Tüm bu anlattığıma ve yazmaya çalıştıklarımı anlatan çok güzel bir söz geldi aklıma.
‘‘İnançlarımızı, umutlarımızı, gerçekle aramızdaki bu küçük yanlış anlamalar, sayesinde kurarız ve mutluluk oyunu oynayan, yoksul çocuklar gibi, ekmek kırıntılarına, pasta diyerek, yaşarız.’’
(Huzursuzluğun Kitabı – Fernando Pessoa)
Evet işte tam da böyle bir şey bize ait olmayan bir şeyin gerçekliğinin üzerini örtmelerimizde kendimizle oynuyoruz, kendimizi kandırışlarda bir bir gerçeği bilerek ama bilmezlikten gelerek.

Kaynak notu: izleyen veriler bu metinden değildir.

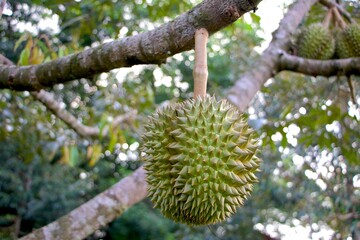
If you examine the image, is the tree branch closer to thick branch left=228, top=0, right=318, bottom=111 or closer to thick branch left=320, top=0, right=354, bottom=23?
thick branch left=228, top=0, right=318, bottom=111

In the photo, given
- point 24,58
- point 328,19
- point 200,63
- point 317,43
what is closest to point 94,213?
point 24,58

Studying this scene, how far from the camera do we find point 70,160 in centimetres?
395

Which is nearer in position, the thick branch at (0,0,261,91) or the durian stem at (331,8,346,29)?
the thick branch at (0,0,261,91)

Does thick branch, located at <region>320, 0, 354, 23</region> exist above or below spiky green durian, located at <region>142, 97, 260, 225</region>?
above

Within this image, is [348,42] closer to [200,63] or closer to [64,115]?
[200,63]

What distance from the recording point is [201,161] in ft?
4.23

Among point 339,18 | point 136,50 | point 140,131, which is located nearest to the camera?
point 136,50

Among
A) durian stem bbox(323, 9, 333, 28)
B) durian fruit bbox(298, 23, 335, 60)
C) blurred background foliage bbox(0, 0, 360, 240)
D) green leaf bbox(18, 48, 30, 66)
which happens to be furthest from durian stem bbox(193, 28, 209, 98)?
durian stem bbox(323, 9, 333, 28)

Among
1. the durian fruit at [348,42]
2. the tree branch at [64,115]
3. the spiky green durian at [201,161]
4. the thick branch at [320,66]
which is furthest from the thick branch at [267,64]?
the spiky green durian at [201,161]

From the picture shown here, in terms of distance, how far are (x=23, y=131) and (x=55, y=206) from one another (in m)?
3.15

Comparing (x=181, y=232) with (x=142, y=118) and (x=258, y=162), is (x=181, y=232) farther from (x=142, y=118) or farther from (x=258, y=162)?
(x=258, y=162)

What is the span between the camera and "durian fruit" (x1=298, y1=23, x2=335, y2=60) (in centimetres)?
276

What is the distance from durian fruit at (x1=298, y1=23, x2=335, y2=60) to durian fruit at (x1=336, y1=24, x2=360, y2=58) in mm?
44

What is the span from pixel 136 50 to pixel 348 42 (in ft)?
5.94
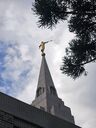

Olsun da, nasıl olsun? Ama benim olsun deyişlerde benlikten çıkamadığımız her an ben, sen, o. Biz olamadığımız birlikte hep bir mutsuzlukta yaşayışlarda olacağız.
Olmayan gerçekliğin yolunda adımlarımız düşünceler arasında ne kadar doğru atılır.
Akıldan çıkmayan düşleyişlerle bir fotoğraf karesine verdiğimiz mutluluk pozlarından başka ne olabilirdi hayat.
Mutluluk sunuşların karşısında bazen susmaktır. Birilerine göre bazense konuşmak, bazen yürümek, bazen koşmak, çelişkisinin içinde hep bir duraksamalar arasında bir şey olmaz diyerek adımlamak.
Varılamayan yolda çıkmaza girince yanlış yola girmişim diyerek kendini rahatlatmaktır.